The bookies’ third favourites to win the tournament have never failed to at least reach the quarter-finals of the World Cup. One of a trio of nations on the hunt for an historic third global crown, the Springboks are looking to spring into life from the off and put their poor form behind them.
South Africa have been blessed with one of the easiest Pools on paper and they are expected to easily make the last eight.
A lot has been made about the fact that this is an aging South Africa side, and it is. However when compared to the other 19 teams, they have the joint seventh highest average age, along with New Zealand, whom have also been accused of such.
Yet experience counts for plenty during the course of a World Cup, and when comparing the average caps of teams it is obvious that the Boks and All Blacks have been around the block a few times, with 42 and 48 respectively the highest amongst all the nations.
Remarkably, this starting lineup will have a combined 880 caps, 44 more than their previous test match record during their 19-11 quarter-final defeat to the Wallabies four years ago.
The Bokke are aiming to put some daylight between themselves and New Zealand and Australia, and stand alone as the most successful nation in World Cup history.
If they are to do so however then they need to find another few gears and quick, as they have won only two games this season. Consecutive defeats to Australia, New Zealand and Argentina were finally halted last month when South Africa exacted some revenge over the Pumas in a 26-12 win.
Some remnants from their 2007 triumph still remain, and Bryan Habana, the top try scorer from that World Cup rolled back the years to touchdown against Argentina. The 32-year-old and record South African tryscorer may have lost a yard or two of pace, but he is now a wily campaigner and will play a big part in his country’s tournament.
Big brutish Eben Eztebeth also made his presence felt in the victory over the South Americans, and the giant lock will be missed as he continues to recover from a calf strain.
Jean de Villiers returns to captain the side along with healed absentees Francois Louw and Fourie Du Preez.

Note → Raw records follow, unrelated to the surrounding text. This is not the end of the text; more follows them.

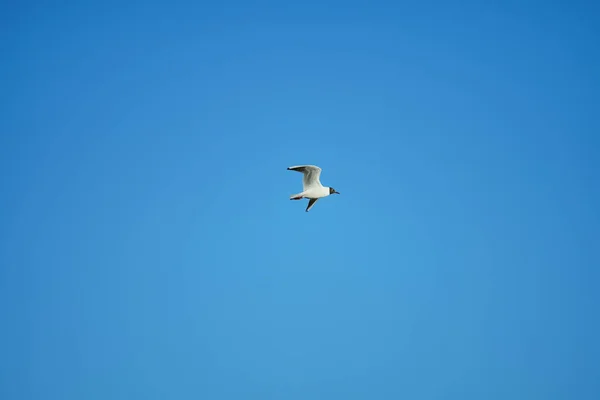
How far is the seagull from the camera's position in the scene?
6288 cm

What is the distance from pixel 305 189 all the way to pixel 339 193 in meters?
2.44

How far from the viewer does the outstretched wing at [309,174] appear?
6259 cm

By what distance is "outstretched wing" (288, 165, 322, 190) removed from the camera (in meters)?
62.6

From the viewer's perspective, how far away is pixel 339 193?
6600 cm

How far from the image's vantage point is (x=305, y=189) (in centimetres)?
6438

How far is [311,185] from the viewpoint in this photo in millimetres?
64250

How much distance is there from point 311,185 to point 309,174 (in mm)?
888

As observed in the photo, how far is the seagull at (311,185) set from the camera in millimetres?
62875

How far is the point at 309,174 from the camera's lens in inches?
2502
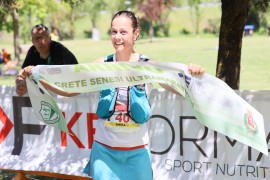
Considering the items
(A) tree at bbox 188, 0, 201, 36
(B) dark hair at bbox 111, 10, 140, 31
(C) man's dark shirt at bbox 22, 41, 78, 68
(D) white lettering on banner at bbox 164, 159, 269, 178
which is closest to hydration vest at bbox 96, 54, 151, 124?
(B) dark hair at bbox 111, 10, 140, 31

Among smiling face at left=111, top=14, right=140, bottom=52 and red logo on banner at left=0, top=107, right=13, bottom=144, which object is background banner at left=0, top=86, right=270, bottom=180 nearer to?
red logo on banner at left=0, top=107, right=13, bottom=144

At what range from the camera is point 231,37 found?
648cm

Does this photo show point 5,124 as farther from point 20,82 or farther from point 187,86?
point 187,86

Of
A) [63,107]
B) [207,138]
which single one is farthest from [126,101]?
[63,107]

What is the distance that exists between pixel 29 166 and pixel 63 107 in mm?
856

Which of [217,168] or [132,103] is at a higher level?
[132,103]

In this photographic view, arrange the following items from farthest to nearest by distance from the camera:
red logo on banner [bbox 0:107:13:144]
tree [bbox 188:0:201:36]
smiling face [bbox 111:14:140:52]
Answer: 1. tree [bbox 188:0:201:36]
2. red logo on banner [bbox 0:107:13:144]
3. smiling face [bbox 111:14:140:52]

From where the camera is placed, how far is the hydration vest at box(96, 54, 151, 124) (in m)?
3.40

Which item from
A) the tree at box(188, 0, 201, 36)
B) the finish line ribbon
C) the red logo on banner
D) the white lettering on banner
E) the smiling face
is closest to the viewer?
the smiling face

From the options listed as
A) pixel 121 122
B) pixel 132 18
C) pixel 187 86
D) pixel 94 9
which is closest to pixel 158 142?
pixel 187 86

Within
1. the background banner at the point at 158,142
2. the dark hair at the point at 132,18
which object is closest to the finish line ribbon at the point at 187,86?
the dark hair at the point at 132,18

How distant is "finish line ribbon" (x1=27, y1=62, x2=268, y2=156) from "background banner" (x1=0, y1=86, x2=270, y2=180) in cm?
155

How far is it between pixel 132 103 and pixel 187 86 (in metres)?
0.46

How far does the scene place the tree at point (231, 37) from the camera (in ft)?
20.7
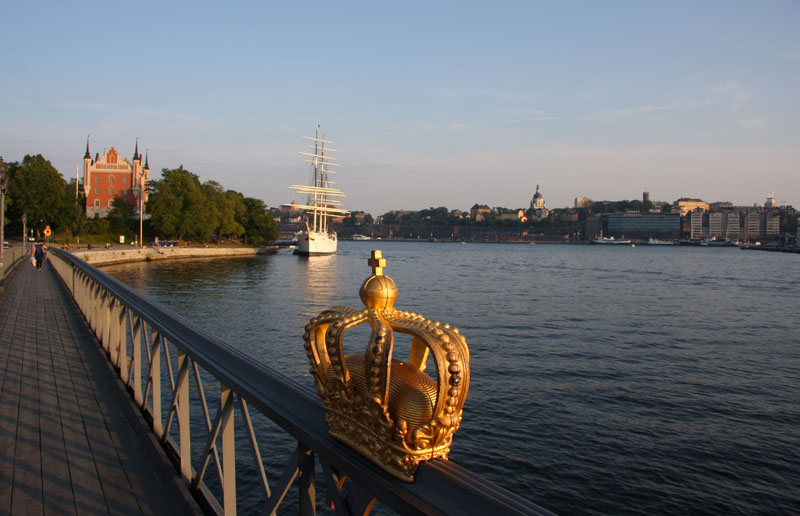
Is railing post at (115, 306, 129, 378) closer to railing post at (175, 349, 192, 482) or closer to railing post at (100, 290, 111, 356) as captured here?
railing post at (100, 290, 111, 356)

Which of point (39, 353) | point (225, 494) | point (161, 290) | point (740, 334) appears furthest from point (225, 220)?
point (225, 494)

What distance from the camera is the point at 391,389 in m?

With an average weight of 17stone 13lb, South Africa boast the joint second heaviest pack in the competition with England, just three pounds shy of Wales.
Whilst Japan have evolved their set plays in recent years, they are giving up nine pounds in the scrum and will surely be no match at the lineouts.
The Cherry Blossom’s best bet is to play to their strengths, by moving the ball quickly and using their pace against some seasoned South African legs.
Coach Eddie Jones has named his strongest possible side to tackle the Springboks and sees the game as a great chance to make history.
“It’s a real David versus Goliath game.”
“South Africa have the greatest winning record in World Cup history. They are a massive physical team with plenty of experience. Japan have the least winning record in the World Cup and have the smallest team. But it is a great opportunity and I’m looking forward to it.”
South Africa have the pedigree and the heavy hitters to run away with this one. Experience counts for an awful lot and they have it in bucket loads. The Springboks are sure to dominate in almost every area of the park, but they will do well not to underestimate a highly motivated Japan team. Captain Michael Leitch is a force to be reckoned with and his power and pace, and they also possess players such as third rower Amanaki Mafi and scrum-half Fumiaki Tanaka who can cause some real damage.
South Africa by 25.
South Africa: 15 Zane Kirchner, 14 Bryan Habana, 13 Jesse Kriel, 12 Jean de Villiers (c), 11 Lwazi Mvovo, 10 Pat Lambie, 9 Ruan Pienaar, 8 Schalk Burger, 7 Willem Alberts, 6 Francois Louw, 5 Victor Matfield, 4 Lood de Jager, 3 Jannie du Plessis, 2 Bismarck du Plessis, 1 Tendai Mtawarira.
Replacements: 16 Adriaan Strauss, 17 Trevor Nyakane, 18 Coenie Oosthuizen, 19 Pieter-Steph du Toit, 20 Siya Kolisi, 21 Fourie du Preez, 22 Handré Pollard, 23 JP Pietersen.
Japan: 15 Ayumu Goromaru, 14 Akihito Yamada, 13 Male Sau, 12 Craig Wing, 11 Kotaro Matsushima, 10 Kosei Ono, 9 Fumiaki Tanaka, 8 Hendrik Tui, 7 Michael Broadhurst, 6 Michael Leitch, 5 Hitoshi Ono, 4 Luke Thompson, 3 Kensuke Hatakeyama, 2 Shota Horie, 1 Masataka Mikami.
Replacements: 16 Takeshi Kazu, 17 Keita Inagaki, 18 Hiroshi Yamashita, 19 Shinya Makabe, 20 Amanaki Mafi. 21 Atsushi Hiwasa, 22 Harumichi Tatekawa, 23 Karne Hesketh.